* _Excerpt to read_

1932 Connecticut lieutenant gubernatorial election
| Nominee | Roy C. Wilcox | Thomas Hewes |  |
| Party | Republican | Democratic |
| Popular vote | 283,688 | 283,300 |
| Percentage | 50.03% | 49.97% |
| Lieutenant Governor before election Samuel R. Spencer Republican | Elected Lieutenant Governor Roy C. Wilcox Republican |

= 1932 Connecticut lieutenant gubernatorial election =

The 1932 Connecticut lieutenant gubernatorial election was held on November 8, 1932, to elect the lieutenant governor of Connecticut. Republican nominee and incumbent Connecticut State Treasurer Roy C. Wilcox won the election against Democratic nominee and former member of the Connecticut House of Representatives Thomas Hewes.

* _Set exercise a_
Convert the entries, everything from the line containing "How far is the" down to the line containing "Result: [741,464]", into a JSON list of strings with one string per line. Leave out blank lines.

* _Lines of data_

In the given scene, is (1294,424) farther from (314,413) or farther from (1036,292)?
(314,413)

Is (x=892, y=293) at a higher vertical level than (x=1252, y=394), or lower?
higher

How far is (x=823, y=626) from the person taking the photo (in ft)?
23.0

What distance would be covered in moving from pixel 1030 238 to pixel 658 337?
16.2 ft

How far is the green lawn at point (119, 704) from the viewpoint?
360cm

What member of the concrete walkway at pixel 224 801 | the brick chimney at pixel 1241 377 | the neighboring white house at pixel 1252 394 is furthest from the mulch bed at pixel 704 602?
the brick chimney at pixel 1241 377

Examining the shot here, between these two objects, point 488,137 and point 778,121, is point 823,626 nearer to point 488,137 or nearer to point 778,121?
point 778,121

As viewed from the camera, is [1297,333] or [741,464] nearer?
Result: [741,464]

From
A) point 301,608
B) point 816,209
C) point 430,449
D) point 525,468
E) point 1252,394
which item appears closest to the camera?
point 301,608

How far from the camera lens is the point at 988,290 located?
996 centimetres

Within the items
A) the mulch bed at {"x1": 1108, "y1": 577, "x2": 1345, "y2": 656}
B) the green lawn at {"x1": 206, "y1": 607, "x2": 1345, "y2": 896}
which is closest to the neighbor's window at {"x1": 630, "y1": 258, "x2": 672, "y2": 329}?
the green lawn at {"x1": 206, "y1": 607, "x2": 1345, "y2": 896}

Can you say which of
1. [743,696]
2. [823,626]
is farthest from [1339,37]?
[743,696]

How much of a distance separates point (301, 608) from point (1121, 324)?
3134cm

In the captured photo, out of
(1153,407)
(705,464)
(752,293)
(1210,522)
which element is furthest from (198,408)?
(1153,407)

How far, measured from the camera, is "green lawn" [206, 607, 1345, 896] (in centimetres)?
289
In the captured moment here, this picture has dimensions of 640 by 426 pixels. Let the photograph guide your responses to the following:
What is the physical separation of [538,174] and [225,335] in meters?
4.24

* _Set exercise b_
In the election summary, what office did Roy C. Wilcox hold at the time he won?

* _Worked solution a_
[
  "How far is the green lawn at point (119, 704) from the viewpoint?",
  "360cm",
  "What member of the concrete walkway at pixel 224 801 | the brick chimney at pixel 1241 377 | the neighboring white house at pixel 1252 394 is furthest from the mulch bed at pixel 704 602?",
  "the brick chimney at pixel 1241 377",
  "Examining the shot here, between these two objects, point 488,137 and point 778,121, is point 823,626 nearer to point 488,137 or nearer to point 778,121?",
  "point 778,121",
  "As viewed from the camera, is [1297,333] or [741,464] nearer?",
  "Result: [741,464]"
]

* _Worked solution b_
Connecticut State Treasurer